The Nexus S is not the only thing on Samsung's Android plate, as the handset maker is rumored to be working on a new flagship device. Will it be evolution or revolution?

Samsung's flagship for first half of 2011

Last week, Engadget posted photos of another Samsung Android handset, and quite a promising one at that. Listed without a codename, the device should be a flagship phone due in February of next year.

Although images appear to be mock ups hastily thrown together for the sake of presentation, it's the rumored hardware that I'll focus on. The slides show the smartphone as having either a 4.3-inch or 4.5-inch "sAMOLED2" touch display. I don't know about you, but I love the idea of Samsung releasing a phone with a screen size that rivals the Evo 4G and the Droid X, but with the clarity and brightness of a Galaxy S. As to what a "sAMOLED2" screen actually is, it's logical to assume it's the net evolution in Samsung's screen technology. Perhaps it's even thinner, or maybe it has a higher resolution?

If there was one specification that helped define a "super phone" in 2010, it was likely the 1GHz Snapdragon processor. Samsung appears to be pushing things forward a bit with this new device with its 1.2GHz chipset. It's not mentioned which manufacturer is behind the processor or whether it's dual core, but if it's anything like the performance of the Hummingbird (Galaxy S), then we'll be just fine.
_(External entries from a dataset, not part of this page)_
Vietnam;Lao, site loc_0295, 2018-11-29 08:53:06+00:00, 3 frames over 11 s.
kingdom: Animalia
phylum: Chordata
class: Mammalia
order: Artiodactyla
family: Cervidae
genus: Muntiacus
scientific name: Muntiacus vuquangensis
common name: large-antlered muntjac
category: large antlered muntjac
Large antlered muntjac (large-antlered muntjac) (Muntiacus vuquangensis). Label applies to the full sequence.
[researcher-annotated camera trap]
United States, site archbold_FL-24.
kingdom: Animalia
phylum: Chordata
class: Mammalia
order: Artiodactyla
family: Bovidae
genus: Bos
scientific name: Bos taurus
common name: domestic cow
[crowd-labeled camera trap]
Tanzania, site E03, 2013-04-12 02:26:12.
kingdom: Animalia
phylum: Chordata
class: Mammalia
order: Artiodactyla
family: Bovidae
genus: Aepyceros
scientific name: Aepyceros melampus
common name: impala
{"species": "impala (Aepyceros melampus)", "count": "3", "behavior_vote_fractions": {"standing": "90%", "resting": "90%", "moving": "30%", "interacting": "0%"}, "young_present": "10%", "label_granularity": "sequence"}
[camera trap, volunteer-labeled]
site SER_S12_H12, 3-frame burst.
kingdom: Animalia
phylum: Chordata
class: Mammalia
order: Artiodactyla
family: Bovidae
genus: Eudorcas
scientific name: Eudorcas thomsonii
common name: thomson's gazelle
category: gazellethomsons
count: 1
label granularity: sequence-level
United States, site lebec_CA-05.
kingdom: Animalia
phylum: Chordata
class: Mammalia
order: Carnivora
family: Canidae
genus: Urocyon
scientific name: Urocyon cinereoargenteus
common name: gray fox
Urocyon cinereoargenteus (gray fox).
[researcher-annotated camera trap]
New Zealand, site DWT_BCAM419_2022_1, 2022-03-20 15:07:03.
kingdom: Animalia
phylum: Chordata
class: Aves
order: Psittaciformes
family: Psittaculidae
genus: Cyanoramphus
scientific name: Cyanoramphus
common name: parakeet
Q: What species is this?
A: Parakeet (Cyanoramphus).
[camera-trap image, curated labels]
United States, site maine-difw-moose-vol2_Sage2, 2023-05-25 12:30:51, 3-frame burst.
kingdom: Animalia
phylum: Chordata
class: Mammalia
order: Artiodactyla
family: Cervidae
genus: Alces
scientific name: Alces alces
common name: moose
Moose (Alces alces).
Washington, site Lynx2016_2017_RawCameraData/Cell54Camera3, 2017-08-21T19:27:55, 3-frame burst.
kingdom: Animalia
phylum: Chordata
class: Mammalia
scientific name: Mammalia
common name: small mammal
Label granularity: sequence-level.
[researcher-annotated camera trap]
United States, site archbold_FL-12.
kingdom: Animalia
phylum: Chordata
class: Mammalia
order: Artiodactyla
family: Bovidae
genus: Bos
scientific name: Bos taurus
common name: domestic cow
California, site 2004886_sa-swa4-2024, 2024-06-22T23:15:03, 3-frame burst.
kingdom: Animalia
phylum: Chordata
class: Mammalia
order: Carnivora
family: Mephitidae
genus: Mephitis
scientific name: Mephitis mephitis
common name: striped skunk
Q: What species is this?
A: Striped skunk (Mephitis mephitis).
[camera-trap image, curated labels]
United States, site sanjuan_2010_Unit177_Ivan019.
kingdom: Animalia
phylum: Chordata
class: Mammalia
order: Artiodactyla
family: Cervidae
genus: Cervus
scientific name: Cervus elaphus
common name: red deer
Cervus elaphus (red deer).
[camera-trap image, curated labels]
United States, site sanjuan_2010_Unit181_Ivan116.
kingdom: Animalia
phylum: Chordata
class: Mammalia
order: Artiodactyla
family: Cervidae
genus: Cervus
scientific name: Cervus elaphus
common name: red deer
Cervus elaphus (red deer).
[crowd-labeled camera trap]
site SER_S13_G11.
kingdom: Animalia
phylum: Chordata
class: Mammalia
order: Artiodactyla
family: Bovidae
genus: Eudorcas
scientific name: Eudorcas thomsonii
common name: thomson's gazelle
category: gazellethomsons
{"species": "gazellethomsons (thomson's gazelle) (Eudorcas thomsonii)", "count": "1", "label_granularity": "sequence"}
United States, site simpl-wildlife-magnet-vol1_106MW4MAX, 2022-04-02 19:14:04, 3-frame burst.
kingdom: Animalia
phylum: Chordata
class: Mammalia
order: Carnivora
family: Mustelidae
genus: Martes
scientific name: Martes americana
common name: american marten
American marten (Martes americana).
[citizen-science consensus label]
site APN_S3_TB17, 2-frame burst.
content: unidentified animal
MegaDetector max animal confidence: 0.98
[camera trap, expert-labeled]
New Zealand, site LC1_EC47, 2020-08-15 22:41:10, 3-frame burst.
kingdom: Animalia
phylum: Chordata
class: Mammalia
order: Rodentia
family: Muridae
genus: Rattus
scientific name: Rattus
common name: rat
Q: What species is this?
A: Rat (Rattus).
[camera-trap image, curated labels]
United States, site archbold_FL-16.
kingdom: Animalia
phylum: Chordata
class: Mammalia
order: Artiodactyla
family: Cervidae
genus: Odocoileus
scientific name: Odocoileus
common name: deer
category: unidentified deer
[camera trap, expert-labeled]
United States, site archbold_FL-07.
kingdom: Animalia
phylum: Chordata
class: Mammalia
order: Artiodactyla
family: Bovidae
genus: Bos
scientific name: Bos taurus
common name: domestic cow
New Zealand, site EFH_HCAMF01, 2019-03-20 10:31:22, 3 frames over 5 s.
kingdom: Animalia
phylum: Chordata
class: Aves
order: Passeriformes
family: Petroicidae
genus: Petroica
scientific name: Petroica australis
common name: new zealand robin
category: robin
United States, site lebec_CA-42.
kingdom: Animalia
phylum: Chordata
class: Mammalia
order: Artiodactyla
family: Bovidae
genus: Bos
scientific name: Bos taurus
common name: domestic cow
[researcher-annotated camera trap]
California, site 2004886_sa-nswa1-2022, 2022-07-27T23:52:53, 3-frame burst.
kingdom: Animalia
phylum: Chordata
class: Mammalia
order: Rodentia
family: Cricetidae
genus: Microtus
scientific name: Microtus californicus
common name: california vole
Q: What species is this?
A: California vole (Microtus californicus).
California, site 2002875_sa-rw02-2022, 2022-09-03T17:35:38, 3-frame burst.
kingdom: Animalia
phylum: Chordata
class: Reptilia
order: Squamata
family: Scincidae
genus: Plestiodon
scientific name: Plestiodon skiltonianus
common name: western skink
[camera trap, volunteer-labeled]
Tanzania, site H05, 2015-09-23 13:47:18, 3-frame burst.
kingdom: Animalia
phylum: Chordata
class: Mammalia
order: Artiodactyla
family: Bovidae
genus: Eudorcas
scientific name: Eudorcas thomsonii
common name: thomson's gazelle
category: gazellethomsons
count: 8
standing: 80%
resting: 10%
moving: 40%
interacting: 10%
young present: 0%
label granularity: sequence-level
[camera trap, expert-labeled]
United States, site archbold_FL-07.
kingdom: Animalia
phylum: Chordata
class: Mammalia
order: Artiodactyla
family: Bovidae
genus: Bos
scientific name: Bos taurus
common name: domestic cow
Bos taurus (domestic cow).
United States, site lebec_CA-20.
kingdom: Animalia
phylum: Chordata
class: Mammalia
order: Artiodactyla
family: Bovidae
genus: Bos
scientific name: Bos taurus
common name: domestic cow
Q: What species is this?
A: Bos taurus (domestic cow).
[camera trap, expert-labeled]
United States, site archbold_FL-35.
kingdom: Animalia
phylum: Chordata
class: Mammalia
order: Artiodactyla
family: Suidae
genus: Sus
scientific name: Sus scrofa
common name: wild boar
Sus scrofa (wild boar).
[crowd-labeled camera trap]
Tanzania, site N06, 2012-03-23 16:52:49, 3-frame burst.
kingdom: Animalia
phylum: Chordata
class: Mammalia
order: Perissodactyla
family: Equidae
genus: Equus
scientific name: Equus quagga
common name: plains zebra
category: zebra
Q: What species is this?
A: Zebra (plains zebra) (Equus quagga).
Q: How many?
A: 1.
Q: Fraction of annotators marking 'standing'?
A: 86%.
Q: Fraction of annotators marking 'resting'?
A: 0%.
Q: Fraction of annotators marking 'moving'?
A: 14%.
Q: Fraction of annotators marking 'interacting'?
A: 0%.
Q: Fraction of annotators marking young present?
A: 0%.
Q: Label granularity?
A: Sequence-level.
The camera is said to have an 8-megapixel resolution and be capable of 1080p video recording. Neither specification is much of a stretch. Though Sammy's Galaxy S series features a 5-megapixel shooter, the high end of the smartphone spectrum currently hovers around 8 megapixels, so I look for minor advances. Typically, Android phones recording video in HD are running at 720p, which means the 1080p will be a welcome improvement.

Internal storage is listed as 16GB, which puts it right on track with the current models being offered by Samsung. Assuming microSD expansion of up to 32GB, there should be more than enough room for apps and data. Other details listed on the slide deck are Bluetooth 3.0, 14.4Mbps HSPA, DLNA, and Wi-Fi (802.11 b/g/n). Again, par for the course for Samsung's Galaxy S phones.

Taken as a whole, these specifications sound like a natural evolution from Samsung. After a rocky start with the Behold II and original Galaxy, the handset maker has developed a strong Android reputation. And as terrific as the Galaxy S phones are, it's difficult to not get excited over an even faster processor, bigger screen, and better video recording. I wouldn't go so far as to say this device will be revolutionary, but Samsung's evolution is moving along quite nicely.

Indeed, the first half of the year is a busy time for the cell phone industry. The year kicks off in January with CES, followed by Mobile World Congress in February, and CTIA in March. If the rumored February debut turns out to be right, Samsung could be unveiling its Galaxy S follow-up at the biggest event of the year. That doesn't sound too far-fetched to me. How about you?